--- INFORMATION SUPPLIED ---
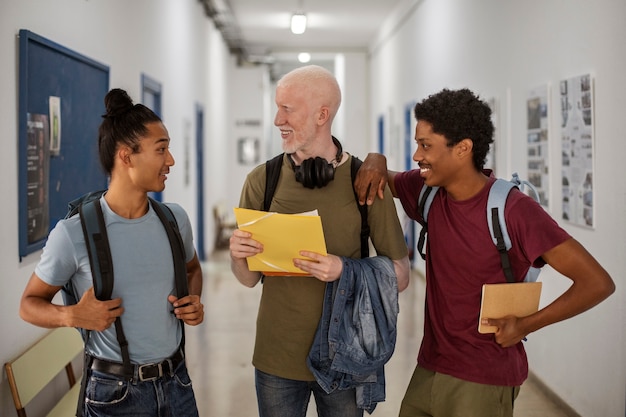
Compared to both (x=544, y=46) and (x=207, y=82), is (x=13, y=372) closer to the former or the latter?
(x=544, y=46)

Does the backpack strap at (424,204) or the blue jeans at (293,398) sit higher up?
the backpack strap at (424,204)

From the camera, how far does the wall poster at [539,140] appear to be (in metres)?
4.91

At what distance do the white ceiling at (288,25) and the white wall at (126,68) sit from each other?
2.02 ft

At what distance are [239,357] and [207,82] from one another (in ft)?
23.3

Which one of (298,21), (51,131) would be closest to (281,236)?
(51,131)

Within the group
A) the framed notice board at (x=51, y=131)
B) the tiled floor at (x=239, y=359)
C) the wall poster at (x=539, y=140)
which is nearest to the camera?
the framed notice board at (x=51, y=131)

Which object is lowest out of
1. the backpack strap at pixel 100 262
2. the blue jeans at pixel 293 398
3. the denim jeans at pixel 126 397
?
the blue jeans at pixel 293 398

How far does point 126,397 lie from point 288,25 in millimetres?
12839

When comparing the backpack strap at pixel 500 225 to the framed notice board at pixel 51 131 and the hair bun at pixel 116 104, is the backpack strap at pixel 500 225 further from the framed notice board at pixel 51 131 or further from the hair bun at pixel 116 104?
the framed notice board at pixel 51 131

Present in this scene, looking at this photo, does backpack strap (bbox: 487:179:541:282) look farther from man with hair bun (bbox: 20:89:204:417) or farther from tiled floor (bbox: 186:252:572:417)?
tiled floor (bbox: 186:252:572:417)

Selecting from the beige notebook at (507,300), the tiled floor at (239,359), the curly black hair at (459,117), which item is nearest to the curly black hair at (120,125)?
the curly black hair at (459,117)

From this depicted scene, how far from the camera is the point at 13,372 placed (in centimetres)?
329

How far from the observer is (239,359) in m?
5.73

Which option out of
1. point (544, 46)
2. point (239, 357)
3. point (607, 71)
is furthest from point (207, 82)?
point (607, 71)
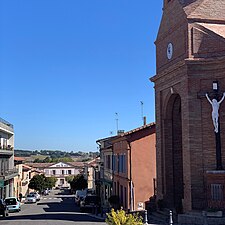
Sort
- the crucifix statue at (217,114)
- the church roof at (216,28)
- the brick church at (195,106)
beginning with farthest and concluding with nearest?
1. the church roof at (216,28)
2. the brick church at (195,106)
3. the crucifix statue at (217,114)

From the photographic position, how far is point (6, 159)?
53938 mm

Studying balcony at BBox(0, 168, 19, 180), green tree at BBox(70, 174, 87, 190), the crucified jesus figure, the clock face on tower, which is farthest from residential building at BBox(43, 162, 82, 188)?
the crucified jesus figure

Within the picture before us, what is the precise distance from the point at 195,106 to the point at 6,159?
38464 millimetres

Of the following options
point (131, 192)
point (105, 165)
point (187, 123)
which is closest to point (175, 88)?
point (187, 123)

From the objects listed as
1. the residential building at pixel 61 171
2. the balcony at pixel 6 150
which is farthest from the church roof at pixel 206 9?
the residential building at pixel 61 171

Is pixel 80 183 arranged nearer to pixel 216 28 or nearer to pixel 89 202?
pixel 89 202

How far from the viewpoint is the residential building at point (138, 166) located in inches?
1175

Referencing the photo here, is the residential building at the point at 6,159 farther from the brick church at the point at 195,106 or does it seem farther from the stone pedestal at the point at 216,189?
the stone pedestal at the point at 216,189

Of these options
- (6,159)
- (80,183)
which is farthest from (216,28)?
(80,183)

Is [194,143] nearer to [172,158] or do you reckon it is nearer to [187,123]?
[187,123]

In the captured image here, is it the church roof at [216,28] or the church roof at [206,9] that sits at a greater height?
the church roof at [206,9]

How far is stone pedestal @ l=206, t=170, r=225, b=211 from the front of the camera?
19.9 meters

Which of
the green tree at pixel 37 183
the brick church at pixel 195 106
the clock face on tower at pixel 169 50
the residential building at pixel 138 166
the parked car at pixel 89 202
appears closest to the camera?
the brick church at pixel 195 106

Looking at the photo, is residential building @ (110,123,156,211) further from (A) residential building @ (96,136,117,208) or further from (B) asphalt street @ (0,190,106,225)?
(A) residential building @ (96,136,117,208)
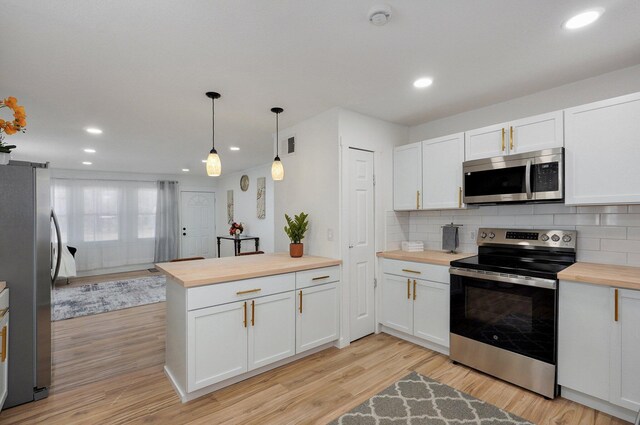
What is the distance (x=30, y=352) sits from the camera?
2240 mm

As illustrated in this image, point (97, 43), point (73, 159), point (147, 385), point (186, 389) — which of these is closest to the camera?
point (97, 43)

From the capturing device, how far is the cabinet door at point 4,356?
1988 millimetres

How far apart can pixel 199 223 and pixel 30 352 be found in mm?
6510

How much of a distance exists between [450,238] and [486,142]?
---
## WHAT IS REQUIRED:
Only the lines from the one holding "Of these options" through the last line of the records should be output, please, exactly and without any pictures.

## WRITTEN SOLUTION:
Of these options
- (6,159)
- (80,183)
which is farthest from (216,28)?
(80,183)

Is [194,143] nearer to [172,158] or do you reckon it is nearer to [187,123]?
[187,123]

In the captured image here, is it the church roof at [216,28] or the church roof at [206,9] that sits at a greater height?
the church roof at [206,9]

How far is stone pedestal @ l=206, t=170, r=225, b=211 from the front of the camera?
19.9 meters

Which of
the green tree at pixel 37 183
the brick church at pixel 195 106
the clock face on tower at pixel 169 50
the residential building at pixel 138 166
the parked car at pixel 89 202
appears closest to the camera?
the brick church at pixel 195 106

Looking at the photo, is residential building @ (110,123,156,211) further from (A) residential building @ (96,136,117,208) or further from (B) asphalt street @ (0,190,106,225)?
(A) residential building @ (96,136,117,208)
What is the distance (x=30, y=352) sits from the camera?
2240 mm

As illustrated in this image, point (97, 43), point (73, 159), point (147, 385), point (186, 389) — which of these is closest to the camera?
point (97, 43)

From the capturing device, how far is the cabinet door at point 4,356?
1988 millimetres

How far apart can pixel 199 223 and pixel 30 352 be found in mm?
6510

How much of a distance exists between [450,238] and [486,142]?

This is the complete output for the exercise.